You already know that language models like ChatGPT and Claude work by predicting the next token. Given some text, they predict what comes next. Do this repeatedly, and you get coherent sentences, paragraphs, entire documents. It feels like writing, but it's prediction all the way down.
This article builds on that foundation. We're going to show you how the same prediction mechanism that produces helpful prose can also produce structured instructions for external systems. The result is what people call an "agent" - but it's not a new kind of intelligence. It's prediction, plus tools, plus a loop.
What You Already Know
Language models predict tokens. A token is roughly a word or part of a word. Given the context "The weather in Noosa is", a model might predict "sunny" or "warm" or "perfect" as likely next tokens. It's not thinking about Noosa's actual weather - it's recognising a pattern and predicting what typically follows.
Try it yourself. Type a partial sentence and see what the model might predict next.
This works because language follows patterns, and the model has absorbed billions of those patterns during training. The prediction feels natural when it produces English words.
Structure, Not Just Prose
Next-token prediction doesn’t only generate fluent prose. If the system prompt defines a format, the model learns to keep its next tokens inside that shape.
Same user question. Two different system prompts. Notice how the output changes when the structure is declared upfront.
What If the Next Token Isn't a Word?
Here's the key insight: the model doesn't care whether it's predicting English words or something else. It predicts tokens based on context. If the context includes information about available tools, the model can predict tool calls instead of prose.
Consider this scenario. A model is told: "You have access to a tool called WEATHER that takes a location and returns the current weather." Then a user asks: "What's the weather in Noosa?"
The model predicts what comes next. And what comes next, given that context, is a tool call.
This isn't magic. The model is doing exactly what it always does - predicting the most likely next tokens given the context. It's just that the context now includes tool definitions, so tool calls become valid predictions.
The Loop
Predicting a tool call is one thing. Actually executing it is another. The model can't run code or make HTTP requests - it just produces text. Something else has to take that text, recognise it as a tool call, execute it, and return the result.
This is where the agent loop comes in. It works like this:
- The model sees the context (system prompt, conversation history, tool definitions)
- The model predicts a response - which might include a tool call
- If there's a tool call, something outside the model executes it
- The result is added to the context
- Go back to step 1
Watch this play out step by step.
Notice what happens: the model doesn't "know" the weather in Noosa. It predicts a tool call. Something external executes that call and returns real data. The model then predicts a natural language response using that data.
The loop is what makes this feel like agency. The model keeps responding to new information until the task is done.
From APIs to a Computer
WEATHER(location) is a toy example. It's a narrow tool that does exactly one thing. Useful for demonstrating the concept, but limited in practice.
The real power comes when you give the model a general-purpose tool. Not "check the weather" but "run a command on a computer."
Compare these two approaches to the same question:
The bash tool doesn't know about weather. It knows how to run commands. The model predicts the right command to get weather data, and bash executes it. This is a fundamentally different level of capability.
Files as Memory
Language models have no memory across conversations. Each session starts fresh. The model doesn't remember what you discussed yesterday or what it learned last week.
But if the model can read and write files, it can simulate memory. It can save information to disk during one conversation and retrieve it in another. The files persist even when the context window is cleared.
The file persists across the conversation boundary. The second conversation has no memory of the first - but it can read the file that the first conversation created. This is how agents can maintain continuity across sessions.
Bash as the Universal Tool
Once you have bash access, you have access to everything the operating system can do. Download files from the internet. Parse and transform data. Install software. Chain operations together.

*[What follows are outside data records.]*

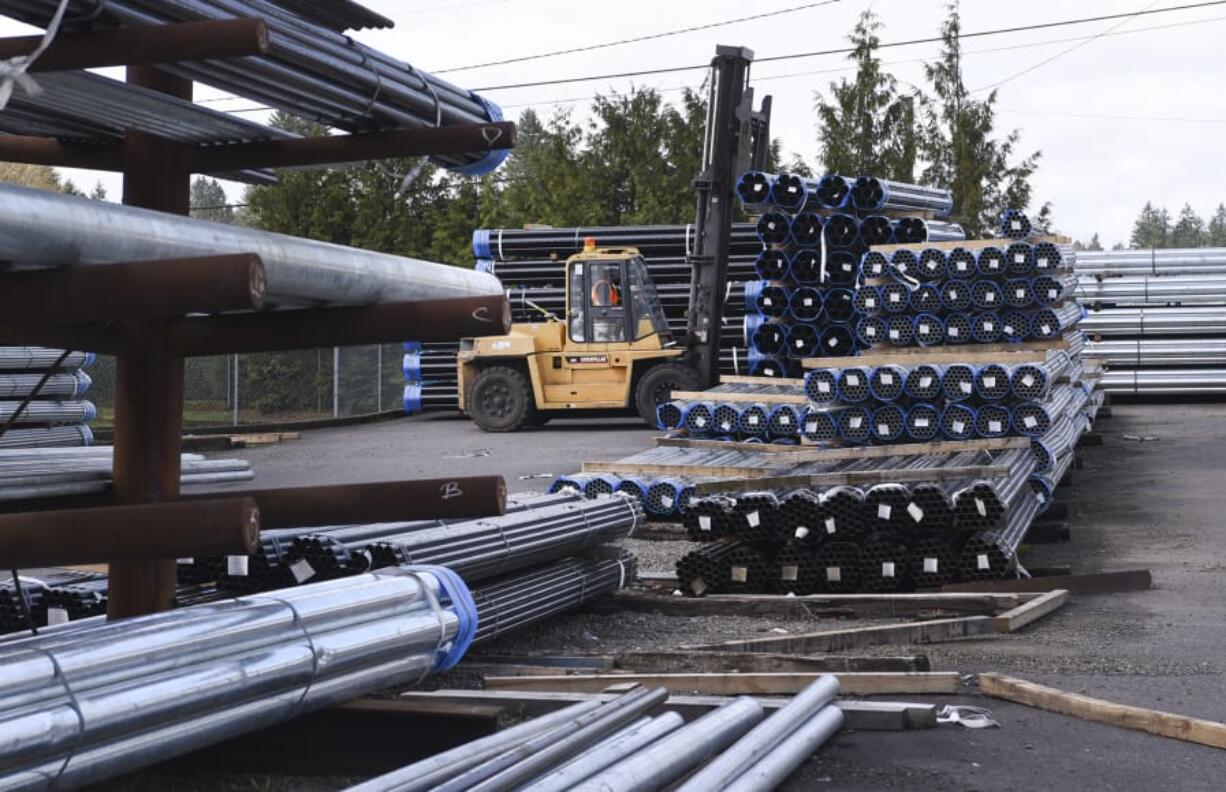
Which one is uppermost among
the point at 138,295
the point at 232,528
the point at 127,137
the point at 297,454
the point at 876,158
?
the point at 876,158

Watch the model handle a multi-step task that requires combining several tools:
The model doesn't have a built-in "count words on webpage" capability. It predicts the bash commands that would accomplish that task, and the system executes them. Each result becomes part of the context for the next prediction.
Where It Breaks
General-purpose tool access is powerful. It's also dangerous. The same mechanism that lets the model help you organise files can let it delete them. The same prediction that generates a useful curl command can generate a destructive one.
The model doesn't understand consequences. It predicts tokens. A command that wipes a disk is just another valid prediction if the context makes it seem appropriate.
Test your intuition. Which of these commands should raise concern?
This is why real agent systems include sandboxing, permission systems, and human approval steps. The model predicts; something else decides whether to actually execute. The prediction is only as safe as the guardrails around it.
The Punchline
An AI agent is not a new kind of intelligence. It's a language model doing exactly what it always does - predicting tokens - but with two additions:
- Tool definitions in the context that make tool calls valid predictions
- A loop that executes those calls and feeds results back in
The model isn't smarter when it has tools. It's connected to things that extend what prediction alone can accomplish. It still doesn't know, understand, or intend anything. It predicts what a helpful assistant would do, and then does it.
The question isn't "is it intelligent?" The question is: what are you willing to let a prediction engine touch?